The *Multiplicateur Enfantin* (see the nearby photo) is 18 cm long, by 3.5 cm wide, by 2 cm thick. The cylinders are less than 0.5 cm in diameter. The roll is on very fine rice paper. Two vertical slits, cut in the front of the box containing the cylinders, allow only two vertical columns of products to be visible at one time. To obtain the product of any number from 2 to 50 and any number from 2 to 28, the number to be multiplied is brought into one of the holes at the top of the apparatus. The left opening takes numbers from 2 to 25, and the right opening numbers from 26 to 50. The required product will then be found in one of the slits opposite the multiplier, which is in the vertical column between the slits.

Chambon’s *Tachypolyplasiasme* is a larger modification of the Multiplicateur Enfantin, and gives the products of any number from 2 to 100 multiplied by any number within the same range. It won a medal at the Universal Exposition of 1878. The dimensions of the device are: 26 cm long, by 4 cm wide, by 2 cm thick.

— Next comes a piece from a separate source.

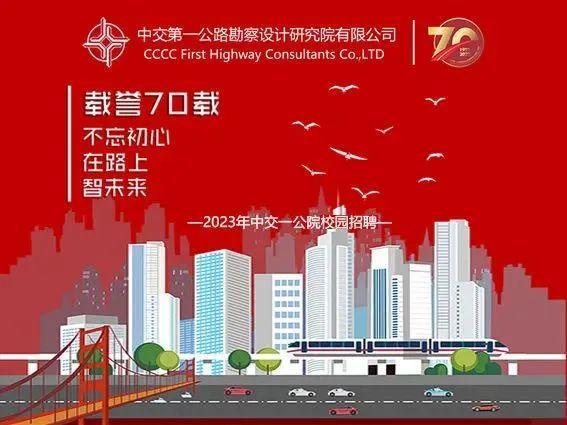 (2023校园招聘信息)(2023届应届生招聘)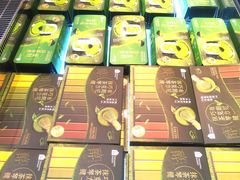 -盒马鲜生(枣园路店)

As a whole, not only tabular calculators of Chambon, but all such devices, used between about 1630 and the 1950s, had very limited success in terms of market penetration and hardly rate a footnote in the history of computing.

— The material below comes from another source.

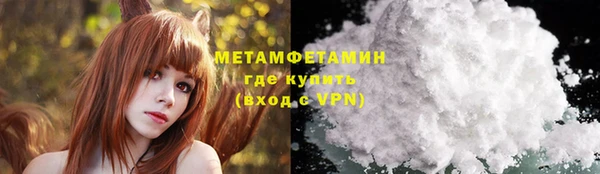 твердый Заволжье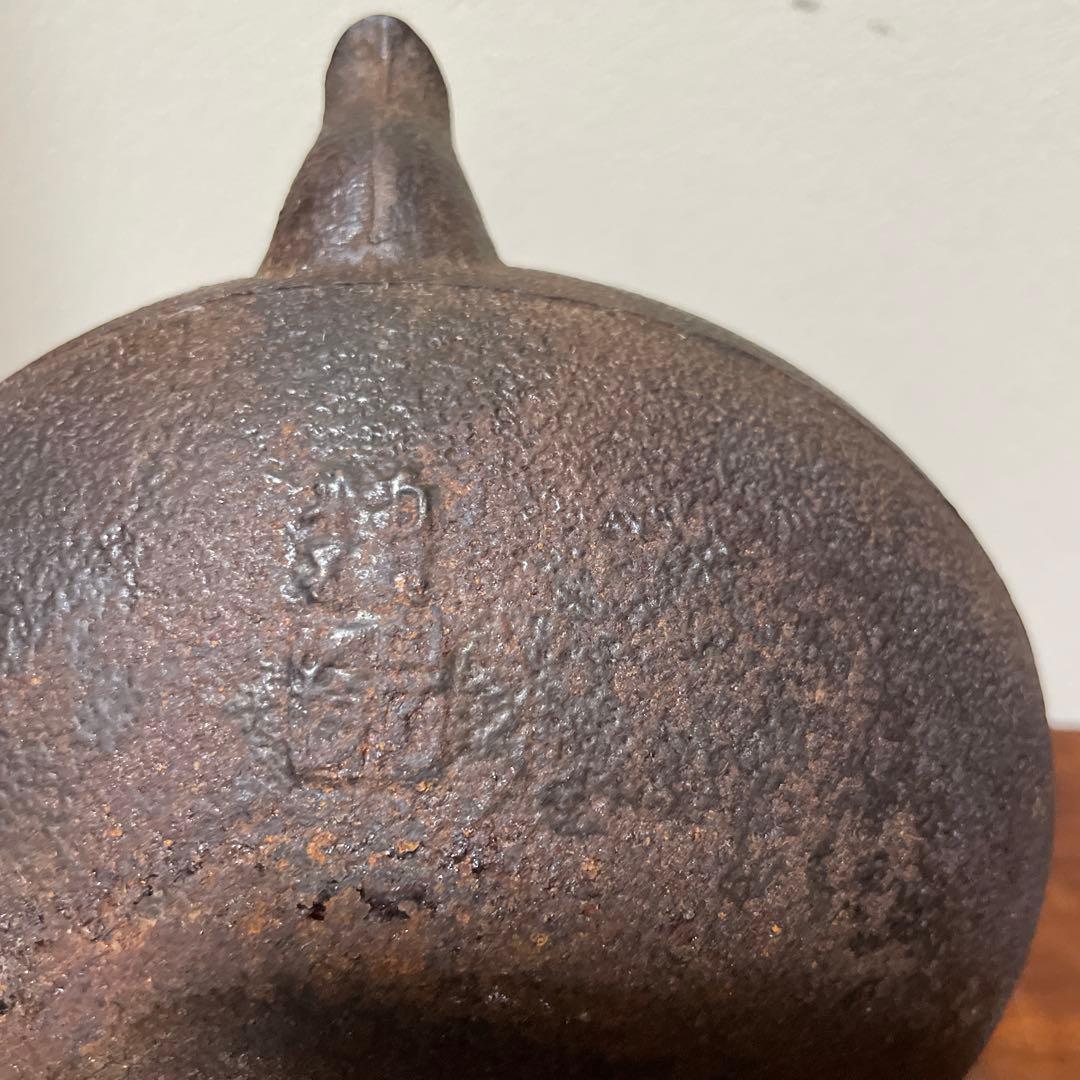 稀少南部鉄器 老砂鉄瓶 古董品 時代品 在銘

#### Biography of Casimir Louis Chambon

Almost nothing is known about Casimir Louis Chambon. Besides the above-mentioned two French patents from 1876 and 1889, we know that in 1879 he applied for a Great Britain patent for *apparatus for ascertaining and indicating the number of days between two dates*.

In fact, there is a very good French engineer-mechanic and entrepreneur from this time with the same name, but he was too young in 1876 to get a patent. Louis Chambon was born on 21 August 1861 in La Voulte-sur-Rhône (Ardèche). He graduated as a mechanical engineer from Ecole des Arts et Métiers in Aix en Provence in the early 1880s, and went to work in Paris. In 1887, he founded a small company, the *Machines Chambon*, designing his first machine, a printing press, for a cigarette manufacturer.

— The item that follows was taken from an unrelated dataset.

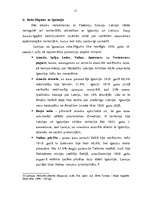 Referāts 'Latvijas valsts teritoriāli tiesiskā nostiprināšana', 12.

In 1889, he takes advantage of the opportunity offered by the Paris World Fair to exhibit 5 printing machines. This exhibition brings him commercial success and his first contacts with the sugar industry. In 1891 he built the world’s first webfed printing machine, in 5 colors. In 1894, with the Braunstein brothers, Chambon developed a machine for entangling the sheets of cigarette paper, which led to the creation of the brand of cigarette paper Zig-Zag. Among the productions automated by genius Chambon machines are cigarettes, postage stamps, chocolate wrappers, coffee packets, laundry boxes, tram and metro tickets, bottle labels, etc.

Louis Chambon died on 29 May 1932 in his property in La Châtaigneraie in Ardèche, but the Machines Chambon company existed for more than a century, until 1989, when it merged with Komori Corporation to form Komori-Chambon, an important company in the printing world.

Interestingly, this Louis Chambon was a holder of numerous patents from the late 1800s and early 1900s, several of them related to adding machines and cash registers—US patents Nr. 765573 for Composing disk for cash registers or adding machines, Nr. 790627 for Automatic spool carrying drawer for cash registers, Nr. 885464 for Color printing device in cash registers, and many other similar French, Austrian, Germany, and Swedish patents.